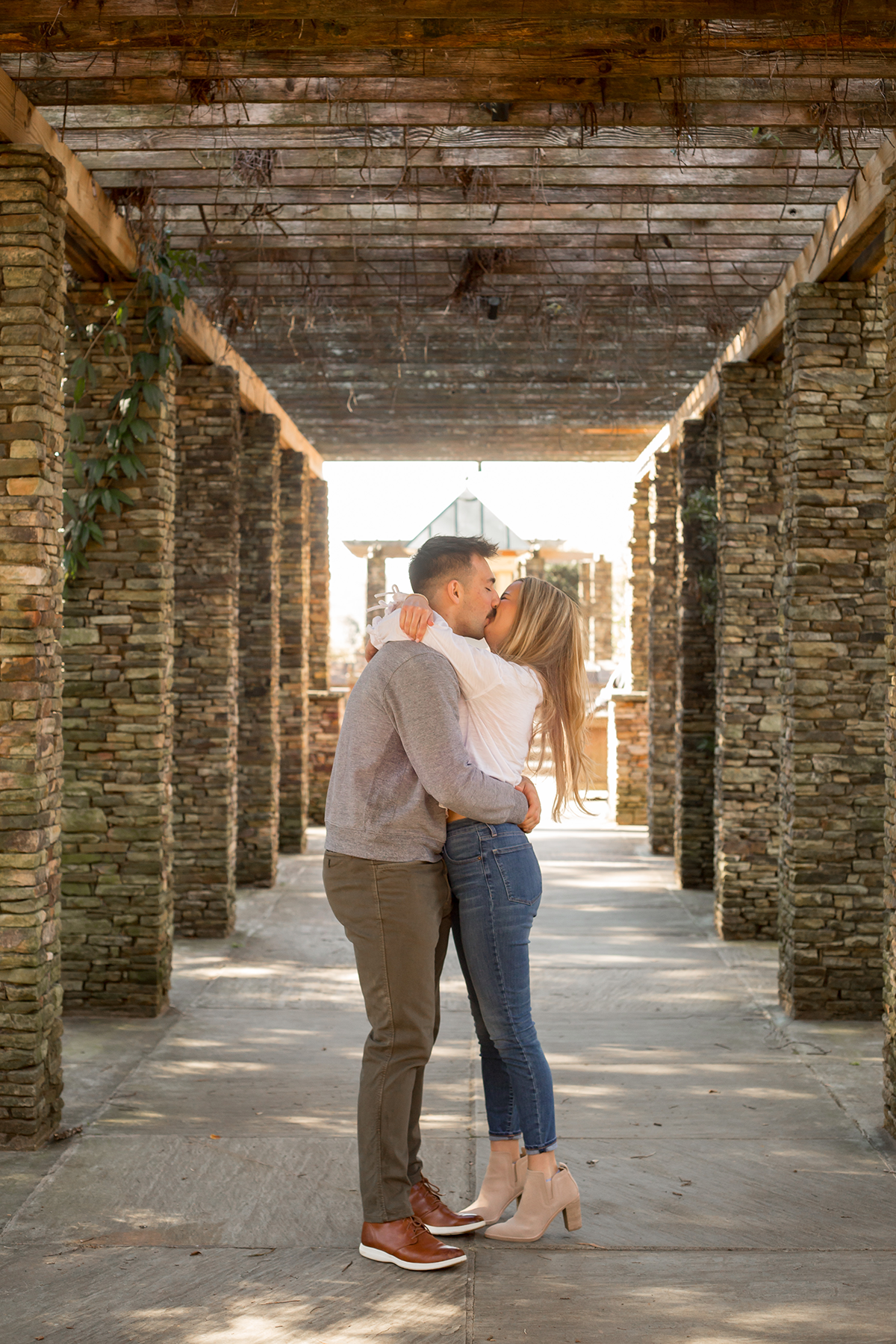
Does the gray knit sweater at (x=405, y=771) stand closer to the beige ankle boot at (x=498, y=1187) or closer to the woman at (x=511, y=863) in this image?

··········

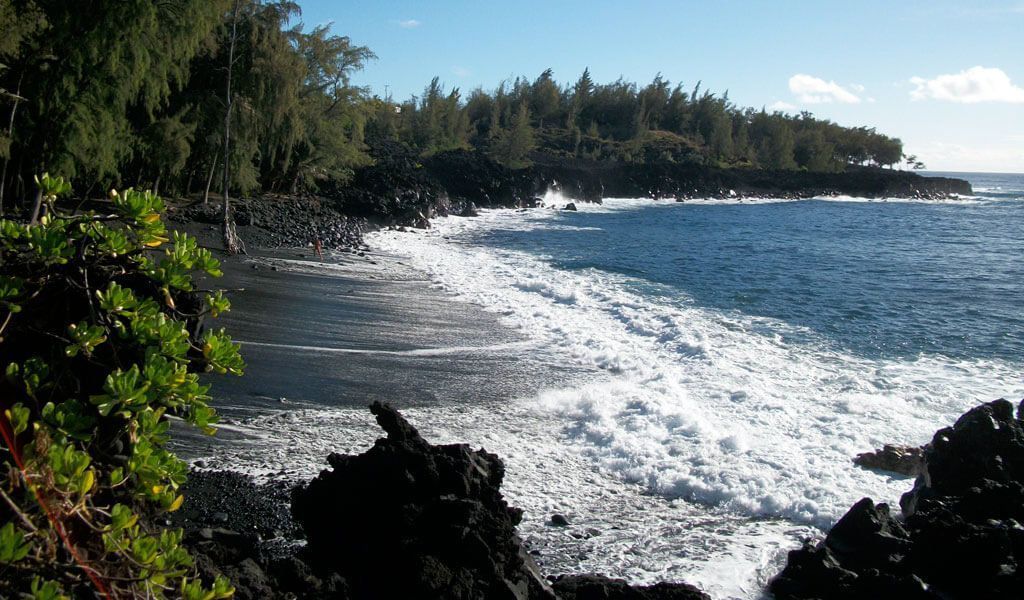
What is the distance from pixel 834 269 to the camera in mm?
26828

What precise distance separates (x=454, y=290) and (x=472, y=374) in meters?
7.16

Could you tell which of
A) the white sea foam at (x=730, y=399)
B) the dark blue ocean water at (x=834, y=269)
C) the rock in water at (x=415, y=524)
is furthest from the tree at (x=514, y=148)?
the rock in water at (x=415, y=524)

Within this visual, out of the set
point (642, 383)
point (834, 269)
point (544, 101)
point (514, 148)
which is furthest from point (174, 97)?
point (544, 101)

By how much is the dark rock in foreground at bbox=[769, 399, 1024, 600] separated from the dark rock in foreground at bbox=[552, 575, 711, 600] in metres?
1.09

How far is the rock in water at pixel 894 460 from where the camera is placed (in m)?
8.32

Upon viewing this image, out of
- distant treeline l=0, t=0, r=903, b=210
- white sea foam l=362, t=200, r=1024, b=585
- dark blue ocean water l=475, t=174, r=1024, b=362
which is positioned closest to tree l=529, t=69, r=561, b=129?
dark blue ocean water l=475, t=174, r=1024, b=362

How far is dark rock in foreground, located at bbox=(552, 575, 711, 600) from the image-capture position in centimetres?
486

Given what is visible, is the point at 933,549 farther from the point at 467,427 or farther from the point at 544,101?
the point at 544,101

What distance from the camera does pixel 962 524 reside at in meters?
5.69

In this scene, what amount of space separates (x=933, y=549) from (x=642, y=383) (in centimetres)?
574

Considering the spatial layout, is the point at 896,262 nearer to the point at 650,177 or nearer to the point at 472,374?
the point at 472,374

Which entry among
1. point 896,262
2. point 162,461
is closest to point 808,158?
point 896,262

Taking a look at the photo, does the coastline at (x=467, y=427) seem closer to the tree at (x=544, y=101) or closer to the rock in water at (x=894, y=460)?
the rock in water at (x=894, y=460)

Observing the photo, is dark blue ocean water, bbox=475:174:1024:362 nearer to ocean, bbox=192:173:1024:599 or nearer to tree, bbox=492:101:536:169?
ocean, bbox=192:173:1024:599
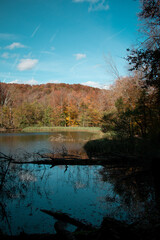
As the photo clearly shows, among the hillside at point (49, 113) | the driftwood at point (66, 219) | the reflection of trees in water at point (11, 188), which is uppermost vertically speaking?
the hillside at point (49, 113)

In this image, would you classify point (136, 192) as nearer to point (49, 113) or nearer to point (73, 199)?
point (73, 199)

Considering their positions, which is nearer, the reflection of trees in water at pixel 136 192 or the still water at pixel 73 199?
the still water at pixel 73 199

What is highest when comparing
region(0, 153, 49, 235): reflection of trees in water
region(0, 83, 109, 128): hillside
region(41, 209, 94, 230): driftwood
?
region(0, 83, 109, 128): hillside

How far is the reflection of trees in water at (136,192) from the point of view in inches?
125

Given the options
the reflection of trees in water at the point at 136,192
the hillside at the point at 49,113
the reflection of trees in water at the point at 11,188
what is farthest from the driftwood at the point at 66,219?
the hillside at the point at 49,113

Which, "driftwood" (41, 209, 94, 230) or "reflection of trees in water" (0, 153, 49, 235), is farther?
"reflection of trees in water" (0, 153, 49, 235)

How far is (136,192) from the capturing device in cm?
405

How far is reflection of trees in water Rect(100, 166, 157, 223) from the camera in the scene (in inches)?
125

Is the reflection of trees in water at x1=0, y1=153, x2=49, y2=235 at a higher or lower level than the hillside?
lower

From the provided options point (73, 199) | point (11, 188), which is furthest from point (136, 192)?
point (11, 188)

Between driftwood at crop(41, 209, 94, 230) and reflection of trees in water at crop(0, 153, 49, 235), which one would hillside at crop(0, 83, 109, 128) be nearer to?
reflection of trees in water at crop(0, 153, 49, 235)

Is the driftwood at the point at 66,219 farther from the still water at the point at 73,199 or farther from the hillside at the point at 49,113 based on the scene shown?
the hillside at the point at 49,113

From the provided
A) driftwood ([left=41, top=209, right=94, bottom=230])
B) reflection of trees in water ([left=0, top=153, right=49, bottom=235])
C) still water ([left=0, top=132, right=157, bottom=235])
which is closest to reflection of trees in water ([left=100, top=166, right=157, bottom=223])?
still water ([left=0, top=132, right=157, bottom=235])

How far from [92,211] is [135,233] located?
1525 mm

··········

Select every row above that contains the word "still", matching case exactly.

Considering their positions, which is nearer, the reflection of trees in water at pixel 136 192 or the still water at pixel 73 199?
the still water at pixel 73 199
Is the driftwood at the point at 66,219 farther from the still water at the point at 73,199 or farther from the hillside at the point at 49,113 based on the scene shown?
C) still water ([left=0, top=132, right=157, bottom=235])
still water ([left=0, top=132, right=157, bottom=235])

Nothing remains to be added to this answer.